The Endeavor Crater was formed over three billion years ago, as a result of some catastrophic impact from an unknown celestial body. Rocks from deep within the Earth were pushed outward to form the surrounding rim, and may have been further altered by environmental changes. Finding the roundabout age of the outcrops will help form a basis of environmental history for the area.

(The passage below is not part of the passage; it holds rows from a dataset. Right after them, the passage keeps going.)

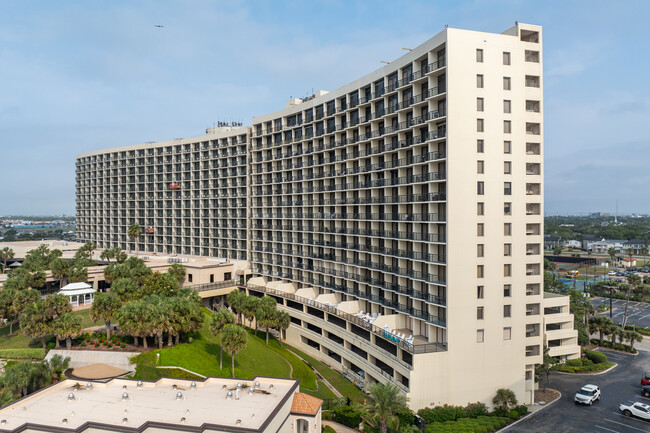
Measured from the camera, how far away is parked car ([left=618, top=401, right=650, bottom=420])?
4922cm

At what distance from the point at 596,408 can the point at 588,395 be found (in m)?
1.62

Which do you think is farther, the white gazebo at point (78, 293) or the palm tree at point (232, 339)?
the white gazebo at point (78, 293)

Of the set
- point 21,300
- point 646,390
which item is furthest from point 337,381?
point 21,300

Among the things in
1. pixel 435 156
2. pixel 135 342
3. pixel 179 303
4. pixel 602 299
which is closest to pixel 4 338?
pixel 135 342

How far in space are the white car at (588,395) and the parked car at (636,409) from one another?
3158 mm

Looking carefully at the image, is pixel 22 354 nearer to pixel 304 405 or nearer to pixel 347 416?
pixel 304 405

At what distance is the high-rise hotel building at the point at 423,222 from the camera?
5166cm

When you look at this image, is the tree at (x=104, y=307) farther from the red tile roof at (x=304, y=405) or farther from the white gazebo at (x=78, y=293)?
the red tile roof at (x=304, y=405)

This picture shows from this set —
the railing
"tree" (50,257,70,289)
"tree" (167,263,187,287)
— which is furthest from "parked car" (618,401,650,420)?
"tree" (50,257,70,289)

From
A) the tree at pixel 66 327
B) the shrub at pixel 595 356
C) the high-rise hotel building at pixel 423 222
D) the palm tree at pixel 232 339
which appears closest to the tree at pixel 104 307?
the tree at pixel 66 327

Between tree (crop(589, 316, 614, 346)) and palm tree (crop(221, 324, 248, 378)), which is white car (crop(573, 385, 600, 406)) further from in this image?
palm tree (crop(221, 324, 248, 378))

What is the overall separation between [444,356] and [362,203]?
96.6 feet

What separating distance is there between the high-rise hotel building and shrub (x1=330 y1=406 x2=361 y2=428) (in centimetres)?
764

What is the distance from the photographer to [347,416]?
152 ft
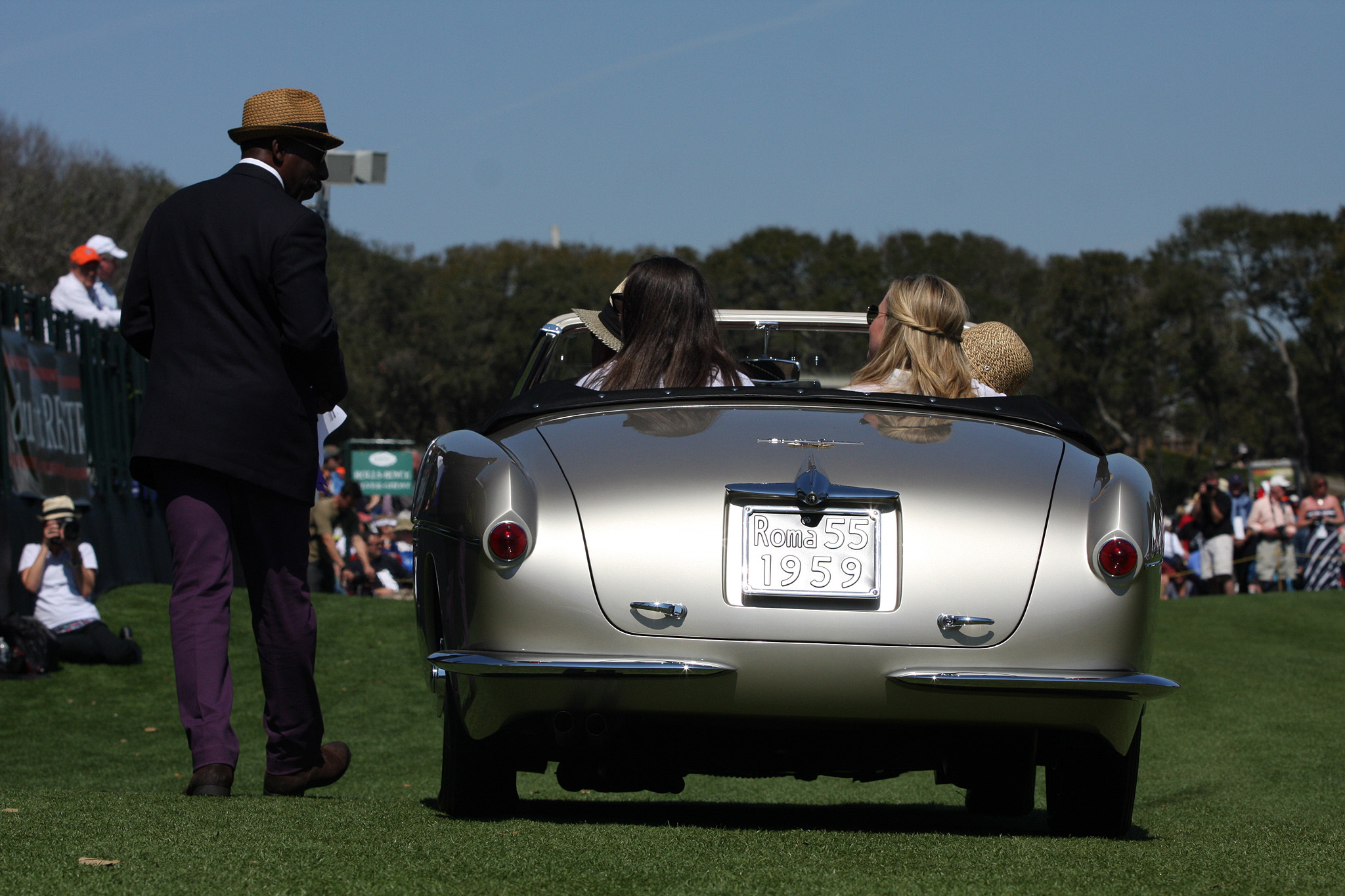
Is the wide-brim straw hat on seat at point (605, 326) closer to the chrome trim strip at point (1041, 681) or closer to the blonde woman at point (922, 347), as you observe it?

The two main areas of interest are “Whitewater Lake” and “Kirkwood,” which both sound like marginally exciting sci-fi mystery dramas. Whitewater Lake is an area of light-toned material believed to possibly contain clay. Kirkwood is notable for containing the Squyres-coined “newberries,” small spheres with composition, distribution, and structure that differ from other iron-rich spherules, usually called blueberries. While rock-solid information about either of these two is far off, but NASA scientists can now begin to systemize how they’ll go about processing all the information.